**Selected extract**:
###
Thursday, 4 April 2024

Imperfect Characters

We all have one, (said Rafferty), a guardian angel. Do we, thought I. Sometimes I'm not so sure … I strain to see the flying angel pinned to the lapel of his wrinkled blue jacket and fail, though I think I can just make out in the fading light a green and gold harp on the other.
He's told (by a woman) 'No one is given a life just to throw it away.' Is that what I'm doing too, I ask, though more quietly, less destructively than Rafferty. Rooted to place, yet exiled in the mind from society. Maybe.
Delia serves the dog its usual saucer of tea with milk. And I instantly see Nan serving Sam-dog the same in a bowl, his post-lunch, post-beach-walk thirst quenched, the same as ours.
Delia has lost the rapport she once had with God. The prayers she mouths less heartfelt now. And yet her heart feels all the things she has forgotten. That is why she cries. But why am I crying? I have forgotten what it feels like to be hugged, to be touched.
Mildred has loved too well. Her heart remembers and still registers (as does mine) thunderbolts. Yes, full of Desdemona. Yes, full of the youthful pursuit, of the unexpected visits of Mr Gentleman. Her heart given outright – never do that – but she gave. Unwisely, yes. With the voice of Molly Bloom. Yes! And all the style that Joyce possessed. Edna O'Brien, yes, I think I think I think.
*
Always a surprising twist – violent, confronting, shocking. Always a distance, a part cut off. Always a feeling, some similarity or some memory dredged up. Edna O'Brien, yes. A remoteness, a closeness. A contradiction, a desire. A boundary crossed. And an all too human response. A question, an answer, an observation. The reader asks of him or her self the same. Who am I, what am I. Repeats after vain McSorley, the quarry owner: 'Be absolute in your aim.' What aim, what aim. Then tells him or her self in a firm or fragile tone: It will come. Will come.
*
Something always remains, something always festers. Remembered love, lost love. An Edna O'Brien scene forever ruminated on. The hated scene, the public scene. Women's scenes – embarrassing their men, their children. Scenes between strangers, neighbours, mothers and daughters, cousins, lovers. A scene imagined, filled in, embellished even with my own imaginings. The actors my own imperfect characters: real known people.
###
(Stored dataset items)

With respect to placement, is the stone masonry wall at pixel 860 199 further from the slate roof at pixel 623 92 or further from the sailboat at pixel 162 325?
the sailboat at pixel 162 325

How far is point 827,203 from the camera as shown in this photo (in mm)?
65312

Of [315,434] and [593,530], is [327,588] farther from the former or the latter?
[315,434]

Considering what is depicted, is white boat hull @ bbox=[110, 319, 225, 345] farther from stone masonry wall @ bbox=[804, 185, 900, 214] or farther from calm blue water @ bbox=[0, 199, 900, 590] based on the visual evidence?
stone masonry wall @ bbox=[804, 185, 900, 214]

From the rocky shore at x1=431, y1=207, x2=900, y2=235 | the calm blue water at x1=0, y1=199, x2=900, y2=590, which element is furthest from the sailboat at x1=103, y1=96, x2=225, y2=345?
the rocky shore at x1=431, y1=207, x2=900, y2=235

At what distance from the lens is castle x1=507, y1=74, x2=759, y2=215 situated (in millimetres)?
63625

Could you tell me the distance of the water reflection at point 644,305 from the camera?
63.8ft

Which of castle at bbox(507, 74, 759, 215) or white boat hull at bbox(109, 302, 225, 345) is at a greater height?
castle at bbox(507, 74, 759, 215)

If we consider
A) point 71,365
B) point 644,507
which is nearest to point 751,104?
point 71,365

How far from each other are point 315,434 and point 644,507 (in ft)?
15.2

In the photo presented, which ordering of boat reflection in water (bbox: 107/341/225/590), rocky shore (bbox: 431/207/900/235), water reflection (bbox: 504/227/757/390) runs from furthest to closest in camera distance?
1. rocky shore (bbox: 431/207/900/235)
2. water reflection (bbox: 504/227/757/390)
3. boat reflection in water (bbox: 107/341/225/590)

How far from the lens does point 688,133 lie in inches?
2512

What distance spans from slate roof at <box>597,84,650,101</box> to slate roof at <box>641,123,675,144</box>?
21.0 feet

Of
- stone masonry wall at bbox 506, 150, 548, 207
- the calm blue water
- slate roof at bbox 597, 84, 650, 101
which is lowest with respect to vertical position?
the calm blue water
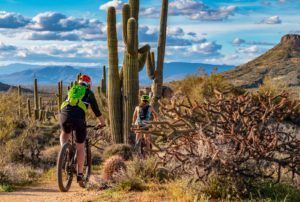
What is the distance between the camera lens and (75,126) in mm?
9406

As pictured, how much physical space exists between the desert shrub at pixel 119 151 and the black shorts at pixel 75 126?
7.26 m

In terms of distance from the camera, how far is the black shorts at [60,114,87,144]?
30.6 ft

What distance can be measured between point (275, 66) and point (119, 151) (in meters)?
80.6

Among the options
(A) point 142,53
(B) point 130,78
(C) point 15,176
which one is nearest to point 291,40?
(A) point 142,53

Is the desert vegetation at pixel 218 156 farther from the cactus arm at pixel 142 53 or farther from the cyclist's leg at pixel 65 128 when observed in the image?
the cactus arm at pixel 142 53

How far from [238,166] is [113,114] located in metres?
11.3

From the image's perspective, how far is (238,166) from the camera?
24.6 feet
###
**Jobs**:
a) In the post titled "Imperfect Characters," what does Delia serve the dog?
b) Output the passage from the post between "We all have" and "on the other.", inclusive.
None of the data is needed here.

**Solution list**:
a) She serves the dog its usual saucer of tea with milk.

b)
We all have one, (said Rafferty), a guardian angel. Do we, thought I. Sometimes I'm not so sure … I strain to see the flying angel pinned to the lapel of his wrinkled blue jacket and fail, though I think I can just make out in the fading light a green and gold harp on the other.